**WHAT TO PRODUCE**
Rewrite everything from the line containing "Which has the" down to the last of the lines, swapping "church window" for "chapel window" and leaving all other wording intact. Omit the pictures from your answer.

**DATA PROVIDED**

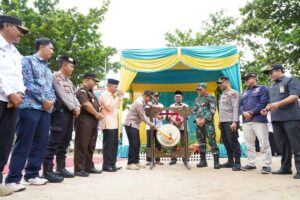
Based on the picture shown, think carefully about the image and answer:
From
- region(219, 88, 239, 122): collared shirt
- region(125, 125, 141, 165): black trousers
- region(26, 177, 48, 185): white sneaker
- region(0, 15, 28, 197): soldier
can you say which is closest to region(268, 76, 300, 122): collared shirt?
region(219, 88, 239, 122): collared shirt

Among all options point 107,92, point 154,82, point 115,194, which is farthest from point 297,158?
point 154,82

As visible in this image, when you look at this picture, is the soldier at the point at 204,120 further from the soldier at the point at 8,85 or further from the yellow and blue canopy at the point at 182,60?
the soldier at the point at 8,85

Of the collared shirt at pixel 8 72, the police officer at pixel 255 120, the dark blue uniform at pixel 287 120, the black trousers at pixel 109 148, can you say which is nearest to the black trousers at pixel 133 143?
the black trousers at pixel 109 148

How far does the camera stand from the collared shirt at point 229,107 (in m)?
5.54

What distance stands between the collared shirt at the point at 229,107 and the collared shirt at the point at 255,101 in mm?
145

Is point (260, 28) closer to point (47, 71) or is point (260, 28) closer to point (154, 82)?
point (154, 82)

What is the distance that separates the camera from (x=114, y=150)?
18.0 ft

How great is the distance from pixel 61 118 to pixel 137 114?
Result: 6.05ft

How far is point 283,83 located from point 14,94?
364cm

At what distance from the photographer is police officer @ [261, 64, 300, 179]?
440 centimetres

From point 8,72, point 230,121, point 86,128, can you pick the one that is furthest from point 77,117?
point 230,121

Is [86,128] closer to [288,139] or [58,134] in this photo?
[58,134]

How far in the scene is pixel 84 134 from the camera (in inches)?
189

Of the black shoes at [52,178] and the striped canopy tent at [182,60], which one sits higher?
the striped canopy tent at [182,60]
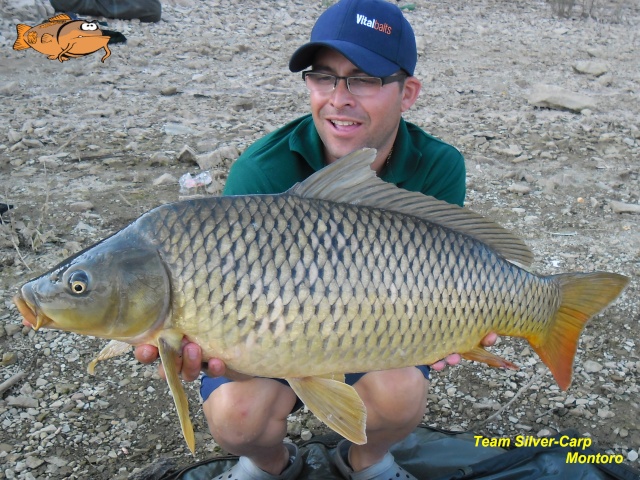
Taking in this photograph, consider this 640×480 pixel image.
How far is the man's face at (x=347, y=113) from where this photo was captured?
1712 mm

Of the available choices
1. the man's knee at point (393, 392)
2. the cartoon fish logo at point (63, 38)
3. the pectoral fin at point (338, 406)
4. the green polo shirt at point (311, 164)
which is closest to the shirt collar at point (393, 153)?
the green polo shirt at point (311, 164)

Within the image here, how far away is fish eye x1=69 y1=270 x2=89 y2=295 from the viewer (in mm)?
1227

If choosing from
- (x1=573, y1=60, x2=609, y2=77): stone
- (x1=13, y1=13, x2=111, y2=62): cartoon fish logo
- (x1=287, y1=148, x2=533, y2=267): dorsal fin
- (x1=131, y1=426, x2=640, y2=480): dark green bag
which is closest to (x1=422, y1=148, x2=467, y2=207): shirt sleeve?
(x1=287, y1=148, x2=533, y2=267): dorsal fin

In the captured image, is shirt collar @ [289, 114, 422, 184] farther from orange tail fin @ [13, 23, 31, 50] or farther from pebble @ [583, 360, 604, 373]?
orange tail fin @ [13, 23, 31, 50]

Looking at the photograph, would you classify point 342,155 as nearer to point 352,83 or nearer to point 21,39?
point 352,83

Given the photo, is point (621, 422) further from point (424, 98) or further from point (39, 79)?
point (39, 79)

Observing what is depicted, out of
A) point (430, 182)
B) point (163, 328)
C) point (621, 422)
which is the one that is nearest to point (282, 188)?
point (430, 182)

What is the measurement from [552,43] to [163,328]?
6608mm

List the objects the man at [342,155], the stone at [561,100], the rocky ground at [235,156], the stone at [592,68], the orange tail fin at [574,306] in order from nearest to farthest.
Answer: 1. the orange tail fin at [574,306]
2. the man at [342,155]
3. the rocky ground at [235,156]
4. the stone at [561,100]
5. the stone at [592,68]

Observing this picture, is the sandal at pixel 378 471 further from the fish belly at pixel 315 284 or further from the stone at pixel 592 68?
the stone at pixel 592 68

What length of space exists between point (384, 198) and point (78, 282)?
60 centimetres

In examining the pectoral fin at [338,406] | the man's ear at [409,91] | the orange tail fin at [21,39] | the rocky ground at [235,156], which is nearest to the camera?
the pectoral fin at [338,406]

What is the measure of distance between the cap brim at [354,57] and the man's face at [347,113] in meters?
0.03

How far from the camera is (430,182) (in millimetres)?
1870
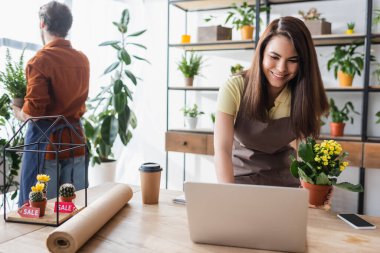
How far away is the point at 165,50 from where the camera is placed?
4078 mm

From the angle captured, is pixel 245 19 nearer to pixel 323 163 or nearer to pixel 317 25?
pixel 317 25

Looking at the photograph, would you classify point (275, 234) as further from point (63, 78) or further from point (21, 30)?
point (21, 30)

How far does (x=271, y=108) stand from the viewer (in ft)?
5.61

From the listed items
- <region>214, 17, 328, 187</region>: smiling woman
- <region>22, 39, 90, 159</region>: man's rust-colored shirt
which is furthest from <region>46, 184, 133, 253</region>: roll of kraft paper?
<region>22, 39, 90, 159</region>: man's rust-colored shirt

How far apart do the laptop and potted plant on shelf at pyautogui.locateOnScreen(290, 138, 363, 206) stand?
1.15ft

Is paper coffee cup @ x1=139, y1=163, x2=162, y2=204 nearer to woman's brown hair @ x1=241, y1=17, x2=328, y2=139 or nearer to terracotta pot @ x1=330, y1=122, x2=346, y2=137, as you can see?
woman's brown hair @ x1=241, y1=17, x2=328, y2=139

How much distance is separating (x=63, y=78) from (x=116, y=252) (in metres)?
1.35

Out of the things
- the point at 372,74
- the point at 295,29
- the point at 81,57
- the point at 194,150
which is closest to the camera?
the point at 295,29

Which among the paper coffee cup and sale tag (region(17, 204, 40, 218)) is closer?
sale tag (region(17, 204, 40, 218))

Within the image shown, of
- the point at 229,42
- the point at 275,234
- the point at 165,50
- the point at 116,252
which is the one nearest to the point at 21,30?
the point at 165,50

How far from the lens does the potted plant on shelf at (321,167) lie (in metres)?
1.21

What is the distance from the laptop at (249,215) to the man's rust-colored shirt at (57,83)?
48.4 inches

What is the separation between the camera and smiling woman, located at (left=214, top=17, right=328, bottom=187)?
4.96 ft

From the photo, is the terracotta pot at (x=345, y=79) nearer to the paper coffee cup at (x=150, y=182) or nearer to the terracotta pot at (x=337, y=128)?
the terracotta pot at (x=337, y=128)
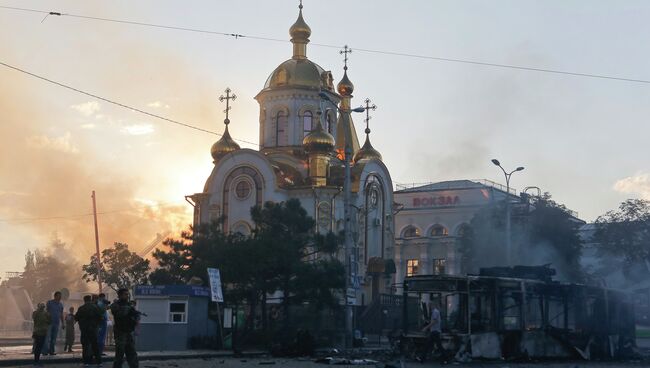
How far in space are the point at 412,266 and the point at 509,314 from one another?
56.0 metres

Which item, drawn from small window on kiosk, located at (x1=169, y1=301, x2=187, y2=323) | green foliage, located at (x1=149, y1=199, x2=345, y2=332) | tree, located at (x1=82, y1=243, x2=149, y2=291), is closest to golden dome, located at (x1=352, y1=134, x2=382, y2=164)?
tree, located at (x1=82, y1=243, x2=149, y2=291)

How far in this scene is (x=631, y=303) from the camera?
108ft

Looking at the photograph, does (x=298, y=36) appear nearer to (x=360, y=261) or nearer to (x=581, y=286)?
(x=360, y=261)

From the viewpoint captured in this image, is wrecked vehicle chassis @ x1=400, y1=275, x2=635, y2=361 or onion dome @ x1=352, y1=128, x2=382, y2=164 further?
onion dome @ x1=352, y1=128, x2=382, y2=164

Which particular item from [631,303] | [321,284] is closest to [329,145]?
[321,284]

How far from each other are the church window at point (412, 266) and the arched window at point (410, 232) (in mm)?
2270

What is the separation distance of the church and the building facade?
41.5ft

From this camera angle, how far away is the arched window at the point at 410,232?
272 ft

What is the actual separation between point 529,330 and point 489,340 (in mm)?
1790

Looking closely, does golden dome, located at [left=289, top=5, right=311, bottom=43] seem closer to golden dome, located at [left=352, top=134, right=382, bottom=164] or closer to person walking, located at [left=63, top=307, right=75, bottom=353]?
golden dome, located at [left=352, top=134, right=382, bottom=164]

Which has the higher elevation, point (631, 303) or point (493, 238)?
point (493, 238)

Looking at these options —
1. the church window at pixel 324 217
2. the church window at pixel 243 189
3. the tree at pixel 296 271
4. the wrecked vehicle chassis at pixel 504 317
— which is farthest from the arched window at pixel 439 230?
the wrecked vehicle chassis at pixel 504 317

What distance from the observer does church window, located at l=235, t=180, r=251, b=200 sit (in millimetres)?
61719

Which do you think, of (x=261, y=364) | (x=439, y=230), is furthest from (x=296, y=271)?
(x=439, y=230)
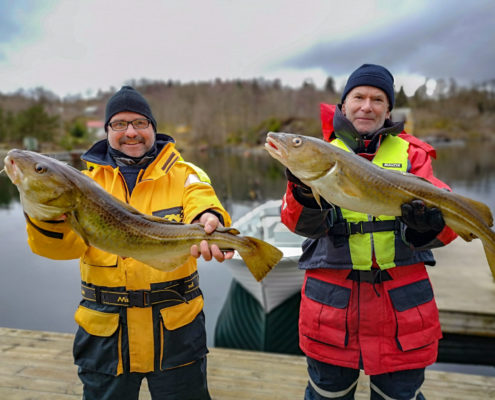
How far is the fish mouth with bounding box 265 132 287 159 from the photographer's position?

**RESULT BELOW**
Which has the higher elevation, point (631, 303) or point (493, 238)?
point (493, 238)

Looking at these options —
1. the chapel window at pixel 324 217
2. the chapel window at pixel 243 189
3. the tree at pixel 296 271
4. the wrecked vehicle chassis at pixel 504 317
— which is farthest from the arched window at pixel 439 230?
the wrecked vehicle chassis at pixel 504 317

What distance from the observer does chapel window, located at l=235, t=180, r=251, b=200 sit (in millimetres)?
61719

Which do you think, of (x=261, y=364) | (x=439, y=230), is furthest from (x=296, y=271)?
(x=439, y=230)
How far is the fish mouth with bounding box 265 132 287 159 from the photographer's position?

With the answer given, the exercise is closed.